Justices strike down Arizona voting law
The Supreme Court’s 7-2 decision is a win for liberals who hope to expand access to the polls and a loss for conservatives who are concerned about potential election fraud.
State’s proof of citizenship requirement goes beyond federal law, Supreme Court says, but adds that states can petition for changes.
WASHINGTON The Supreme Court handed a victory to voting rights groups Monday by saying Arizona cannot add to federal voter registration requirements by demanding proof of citizenship.
At the same time, however, the court spelled out how the state and others that favor stiffer voter registration rules can try to go beyond the more lenient federal law. And its decision could be overshadowed this year and next by more sweeping civil rights decisions in the areas of voting, education and housing.
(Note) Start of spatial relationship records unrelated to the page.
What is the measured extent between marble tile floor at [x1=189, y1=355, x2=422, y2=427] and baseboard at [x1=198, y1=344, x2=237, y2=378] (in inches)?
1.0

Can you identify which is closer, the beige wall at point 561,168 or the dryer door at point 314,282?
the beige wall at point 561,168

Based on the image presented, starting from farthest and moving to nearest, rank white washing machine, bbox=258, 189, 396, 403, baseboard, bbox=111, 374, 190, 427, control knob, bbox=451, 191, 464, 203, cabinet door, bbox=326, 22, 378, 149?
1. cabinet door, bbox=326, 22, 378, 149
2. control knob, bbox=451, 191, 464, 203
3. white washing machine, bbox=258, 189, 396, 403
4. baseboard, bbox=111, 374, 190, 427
Within the next 10 days, the justices are slated to render judgment on college affirmative-action programs and a landmark federal law’s requirement that certain states with a history of discrimination check any proposed voting changes with the federal government. On Monday, they agreed to hear a new case that could make it harder to prove housing discrimination.
The Arizona ruling, which could affect other states, is at first blush a victory for liberals who want to expand access to the polls and a defeat for conservatives more concerned about potential election fraud.
In a 7-2 decision written by Justice Antonin Scalia, the court said Arizona’s proof of citizenship requirement went too far beyond the 1993 federal “motor voter” law that was designed to simplify voter registration procedures.
The federal law requires registrants to claim U.S. citizenship on a mail-in postcard, under penalty of perjury. The Arizona law requiring separate physical proof of citizenship was approved by voters in 2004.
During the next three years, more than 30,000 people were turned away for failing to provide documentation, and voter registration dropped by 44% in Maricopa County, which includes Phoenix.
While the decision upholds congressional authority over federal elections, it specifies that states can petition for changes and challenge adverse rulings — likely portending future lawsuits. The ruling “gave us a path to victory,” state Attorney General Tom Horne said. “It’s just a delay in our winning.”
The federal law “forbids states to demand that an applicant submit additional information beyond that required by the federal form,” Scalia said in announcing his decision.
His customary soulmate on the right, Justice Clarence Thomas, argued in dissent that the Constitution gives states the authority to determine voters’ qualifications, and the federal law cannot countermand it.
The verdict came a year after the court issued a split decision on Arizona’s first-in-the-nation immigration law. The court tossed out several provisions designed to crack down on illegal immigrants but upheld the most controversial one — allowing police to check immigration papers while enforcing other laws.
Three other states — Alabama, Georgia and Kansas — require proof of citizenship before residents can register to vote, while Tennessee has a less stringent version. About 30 states have voter ID requirements at the polls, designed to thwart impostors seeking to cast illegal ballots.
“States cannot block their citizens from registering to vote by superimposing burdensome paperwork requirements.”
Nina Perales, MALDEF
The ruling was hailed by votingrights groups. “Today’s decision sends a strong message that states cannot block their citizens from registering to vote by superimposing burdensome paperwork requirements on top of federal law,” said Nina Perales, vice president of litigation for the Mexican American Legal Defense and Educational Fund (MALDEF).
The case represents the lesser of two voting rights cases before the court this term. Far more significant is Shelby County v. Holder, an Alabama county’s challenge to the landmark Voting Rights Act of 1965. The law requires mostly Southern states with a history of discrimination to clear proposed voting changes with the federal government before implementing them. Arizona is one of those states.
“It is our hope that the court will continue in this vein when it issues the Shelby v. Holder decision,” said Barbara Arnwine, president of the Lawyers Committee for Civil Rights under Law. “It would be a false promise for today’s decision to promise equal access to the ballot and for an adverse ruling in Shelby to snatch this away.”
That case and the challenge to the University of Texas’ affirmative action policy have made racial and ethnic rights a dominant theme for the court this term. On Monday, the justices assured race will be back on the agenda next term by agreeing to consider a New Jersey township’s challenge to the Fair Housing Act of 1968.
The housing case is similar to one from St. Paul that the court previously agreed to consider before the city, at the urging of the Obama administration, dropped its appeal. It involves the effort by Mount Holly, N.J., to demolish predominately black low-income housing and replace it with pricier homes.
Lower courts have ruled that minority groups need only prove they are disparately affected, not that the intent was to discriminate. But the justices agreed to hear Mount Holly’s appeal, creating the potential that they could set a higher standard for housing-discrimination lawsuits.
That case is as important in terms of housing policy as the Alabama and Texas cases now pending before the court are for education and voting rights, said Jon Greenbaum, legal director for the lawyers committee and one of the winning attorneys in the Arizona case.
“The stakes are high,” Greenbaum said.